:: DATA EXTRACT ::

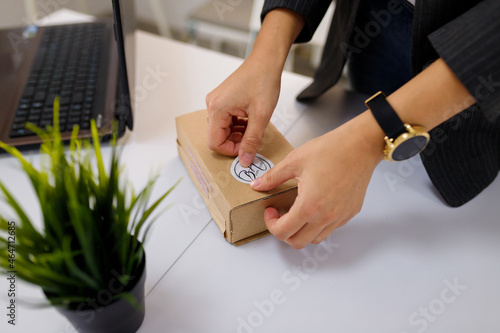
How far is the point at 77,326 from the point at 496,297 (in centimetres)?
58

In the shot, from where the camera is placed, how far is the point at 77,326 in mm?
394

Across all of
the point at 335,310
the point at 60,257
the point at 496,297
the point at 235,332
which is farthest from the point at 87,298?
the point at 496,297

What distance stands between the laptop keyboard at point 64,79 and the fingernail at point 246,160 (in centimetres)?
32

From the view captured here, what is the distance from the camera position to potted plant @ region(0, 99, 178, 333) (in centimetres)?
32

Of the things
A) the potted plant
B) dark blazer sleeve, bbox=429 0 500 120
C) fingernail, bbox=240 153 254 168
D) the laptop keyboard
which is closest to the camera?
the potted plant

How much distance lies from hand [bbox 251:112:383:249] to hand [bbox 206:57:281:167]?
0.09 m

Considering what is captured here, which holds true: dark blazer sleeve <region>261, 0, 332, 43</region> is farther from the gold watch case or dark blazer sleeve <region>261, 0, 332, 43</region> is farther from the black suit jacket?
the gold watch case

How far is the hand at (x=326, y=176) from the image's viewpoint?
491mm

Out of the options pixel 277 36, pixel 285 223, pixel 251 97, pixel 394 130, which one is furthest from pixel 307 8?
pixel 285 223

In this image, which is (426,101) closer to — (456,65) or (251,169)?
(456,65)

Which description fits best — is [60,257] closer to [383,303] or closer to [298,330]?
[298,330]

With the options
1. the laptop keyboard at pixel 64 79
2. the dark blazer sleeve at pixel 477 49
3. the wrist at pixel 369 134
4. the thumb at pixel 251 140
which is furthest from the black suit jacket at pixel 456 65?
the laptop keyboard at pixel 64 79

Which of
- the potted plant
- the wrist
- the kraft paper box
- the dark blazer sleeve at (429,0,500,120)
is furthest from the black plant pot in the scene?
the dark blazer sleeve at (429,0,500,120)

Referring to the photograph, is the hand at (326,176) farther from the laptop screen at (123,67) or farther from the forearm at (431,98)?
the laptop screen at (123,67)
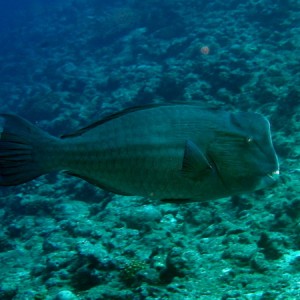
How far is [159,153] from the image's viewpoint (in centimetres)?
166

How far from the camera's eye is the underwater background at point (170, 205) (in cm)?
417

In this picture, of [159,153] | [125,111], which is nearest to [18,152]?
[125,111]

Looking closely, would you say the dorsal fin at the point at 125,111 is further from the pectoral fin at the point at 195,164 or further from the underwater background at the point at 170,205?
the pectoral fin at the point at 195,164

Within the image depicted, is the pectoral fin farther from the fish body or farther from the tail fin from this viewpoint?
the tail fin

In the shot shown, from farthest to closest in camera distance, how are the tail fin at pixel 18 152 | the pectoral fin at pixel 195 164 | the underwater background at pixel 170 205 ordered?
1. the underwater background at pixel 170 205
2. the tail fin at pixel 18 152
3. the pectoral fin at pixel 195 164

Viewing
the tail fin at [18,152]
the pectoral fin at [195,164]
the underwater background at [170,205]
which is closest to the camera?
the pectoral fin at [195,164]

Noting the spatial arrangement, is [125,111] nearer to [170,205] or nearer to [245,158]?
[245,158]

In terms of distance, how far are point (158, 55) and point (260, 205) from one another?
12.0 m

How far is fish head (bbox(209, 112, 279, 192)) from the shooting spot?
1.60 m

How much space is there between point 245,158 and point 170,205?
188 inches

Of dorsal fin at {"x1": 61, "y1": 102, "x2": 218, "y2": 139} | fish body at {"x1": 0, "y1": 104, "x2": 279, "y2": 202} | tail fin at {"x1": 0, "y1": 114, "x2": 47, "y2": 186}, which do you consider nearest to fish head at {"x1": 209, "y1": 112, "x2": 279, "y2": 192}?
fish body at {"x1": 0, "y1": 104, "x2": 279, "y2": 202}

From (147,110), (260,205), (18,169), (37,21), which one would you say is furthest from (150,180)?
(37,21)

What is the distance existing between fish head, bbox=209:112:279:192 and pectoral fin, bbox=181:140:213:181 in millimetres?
80

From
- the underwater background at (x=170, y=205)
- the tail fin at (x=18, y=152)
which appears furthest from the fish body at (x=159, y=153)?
the underwater background at (x=170, y=205)
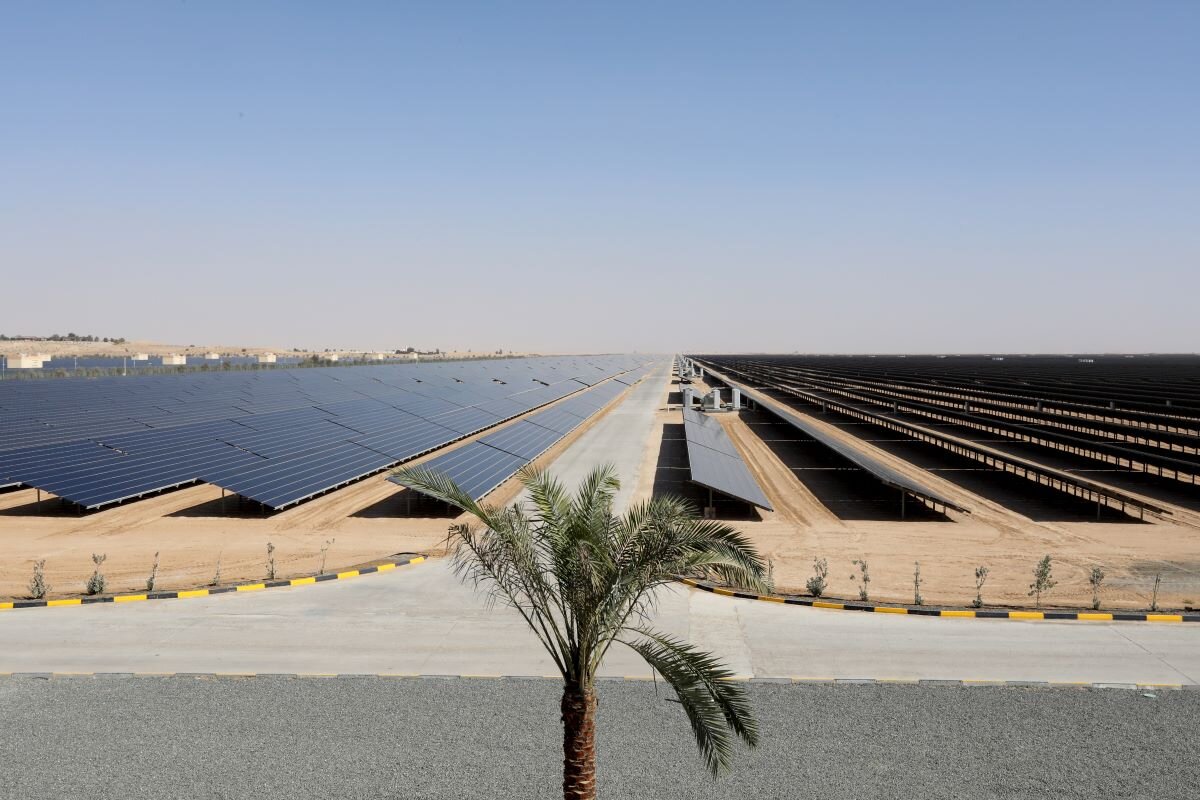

:::

* [AIM]: Can you reproduce every item above word for word, leaving the pictures out?

* [WORKED ANSWER]:
How far is the point at 77,326 from the point at 496,297 (in centimetres)?
58

In the shot, from where the camera is placed, how far is the point at 77,326 in mm?
394

Across all of
the point at 335,310
the point at 60,257
the point at 496,297
the point at 235,332
which is farthest from the point at 87,298?
the point at 496,297

What distance stands between the laptop keyboard at point 64,79 and the fingernail at point 246,160 (in centimetres)?
32

From the view captured here, what is the distance from the camera position to potted plant @ region(0, 99, 178, 333) (in centimetres)?
32

Of the things
A) the potted plant
B) dark blazer sleeve, bbox=429 0 500 120
C) fingernail, bbox=240 153 254 168
D) the laptop keyboard
which is closest to the camera?
the potted plant

How much distance lies from hand [bbox 251:112:383:249] to hand [bbox 206:57:281:167]?
0.09 m

Considering what is captured here, which holds true: dark blazer sleeve <region>261, 0, 332, 43</region> is farther from the gold watch case or dark blazer sleeve <region>261, 0, 332, 43</region> is farther from the black suit jacket?
the gold watch case

How far is the hand at (x=326, y=176) from the image's viewpoint?
491mm

Out of the options pixel 277 36, pixel 285 223, pixel 251 97, pixel 394 130, which one is furthest from pixel 307 8?
pixel 285 223

In this image, which is (426,101) closer to — (456,65) or (251,169)?
(456,65)

Which description fits best — is [60,257] closer to [383,303] or closer to [298,330]?
[298,330]

With the options
1. the laptop keyboard at pixel 64 79
2. the dark blazer sleeve at pixel 477 49
3. the wrist at pixel 369 134
4. the thumb at pixel 251 140
which is furthest from the black suit jacket at pixel 456 65?
the laptop keyboard at pixel 64 79

Which of
- the potted plant
- the wrist
- the kraft paper box
- the dark blazer sleeve at (429,0,500,120)
is furthest from the black plant pot in the scene?
the dark blazer sleeve at (429,0,500,120)

Referring to the photograph, is the hand at (326,176) farther from the laptop screen at (123,67) or farther from the forearm at (431,98)?
the laptop screen at (123,67)
How far is [159,153] from the image's viewpoint (in centimetres)?
166

How far from the camera's eye is the underwater background at point (170, 205) (in cm)?
417

In this picture, of [159,153] | [125,111], which is nearest to [18,152]?
[125,111]

Looking closely, would you say the dorsal fin at the point at 125,111 is further from the pectoral fin at the point at 195,164 or further from the underwater background at the point at 170,205?
the pectoral fin at the point at 195,164

Within the image depicted, is the pectoral fin farther from the fish body or farther from the tail fin from this viewpoint?
the tail fin

In the shot shown, from farthest to closest in camera distance, how are the tail fin at pixel 18 152 | the pectoral fin at pixel 195 164 | the underwater background at pixel 170 205 ordered?
1. the underwater background at pixel 170 205
2. the tail fin at pixel 18 152
3. the pectoral fin at pixel 195 164

Viewing
the tail fin at [18,152]
the pectoral fin at [195,164]
the underwater background at [170,205]
which is closest to the camera?
the pectoral fin at [195,164]

Noting the spatial arrangement, is [125,111] nearer to [170,205] or nearer to [245,158]?
[245,158]

In terms of distance, how far are point (158, 55) and point (260, 205) from one another?
12.0 m

How far is fish head (bbox(209, 112, 279, 192)) from the shooting spot?
1.60 m

How much space is there between point 245,158 and point 170,205?
188 inches

Of dorsal fin at {"x1": 61, "y1": 102, "x2": 218, "y2": 139} | fish body at {"x1": 0, "y1": 104, "x2": 279, "y2": 202} | tail fin at {"x1": 0, "y1": 114, "x2": 47, "y2": 186}, which do you consider nearest to fish head at {"x1": 209, "y1": 112, "x2": 279, "y2": 192}?
fish body at {"x1": 0, "y1": 104, "x2": 279, "y2": 202}

From (147,110), (260,205), (18,169), (37,21), which one would you say is furthest from (150,180)?
(37,21)

What is the distance existing between fish head, bbox=209:112:279:192 and pectoral fin, bbox=181:140:213:181 in millimetres?
80

From
- the underwater background at (x=170, y=205)
- the tail fin at (x=18, y=152)
which appears furthest from the fish body at (x=159, y=153)?
the underwater background at (x=170, y=205)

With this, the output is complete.